In der vorliegenden Diplomarbeit werden realisierbare Angriffsszenarien, um bekannte Schwachstellen im Betriebssystem Android automatisiert ausnutzen zu können, evaluiert. Zudem wird beschrieben, welche HerstellerInnen besonders betroffen sind, da diese nur unregelmäßig bzw. keine Sicherheitsupdates für deren Smartphones zur Verfügung stellen. Im Rahmen der Diplomarbeit wurde ein Framework implementiert, um Android-Geräte anzugreifen. Dieses soll demonstrieren, wie einfach veraltete Android-Versionen angegriffen werden können und dadurch auch Zugriff auf sensible Daten der NutzerInnen möglich ist.

Ergebnis

Anhand der Resultate der Evaluierung konnte festgestellt werden, dass Google regelmäßige Sicherheitsupdates auch noch für ältere Geräte, welchen von ihnen selbst vertrieben werden, zur Verfügung stellt. Im Zuge der Evaluierung war es daher nicht möglich, eine öffentlich bekannte Schwachstelle auf einem Google-Gerät auszunutzen. Weiters konnte ermittelt werden, dass jahrelang bekannte Schwachstellen noch immer genutzt werden können, um unautorisierten Zugriff auf veraltete Android-Geräte zu erlangen.
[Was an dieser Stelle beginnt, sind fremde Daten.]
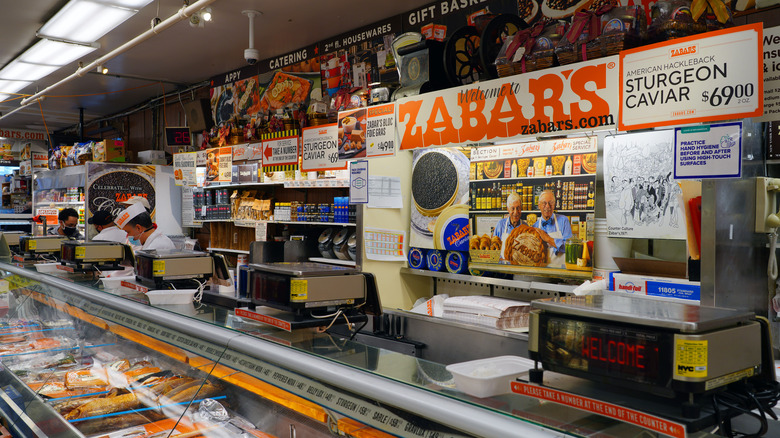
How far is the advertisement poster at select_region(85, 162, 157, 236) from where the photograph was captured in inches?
355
Insbesondere eine Schwachstelle, bekannt unter dem Namen Stagefright, ist noch immer sehr stark verbreitet. Jedoch sind nur für eine geringe Anzahl von Android-Geräten sogenannte Exploits verfügbar, um diese Schwachstelle ausnutzen zu können und daraus resultierend Zugriff auf das anfällige Smartphone zu erhalten. Bedingt durch diese Beschränkung war es nicht möglich, die Schwachstelle auf einem der Testgeräte auszunutzen. Im Gegensatz dazu konnten jedoch Geräte mittels der Schwachstelle WebView addJavascriptInterface erfolgreich angegriffen werden. Ein Framework-Modul zur automatisierten Ausnutzung von Schwachstellen konnte ebenfalls realisiert werden. Dabei wird versucht, alle im Umkreis befindlichen Geräte anzugreifen, welche sich mit dem zur Verfügung gestellten WLAN verbinden. Mittels verschiedenen Ansätzen wird ein dem Gerät bekanntes WLAN erstellt, mit dem sich das Smartphone automatisch verbindet. Ist das verbundene Smartphone für bekannte Schwachstellen anfällig, können diese dazu verwenden werden, um sich Zugriff auf das Gerät zu verschaffen.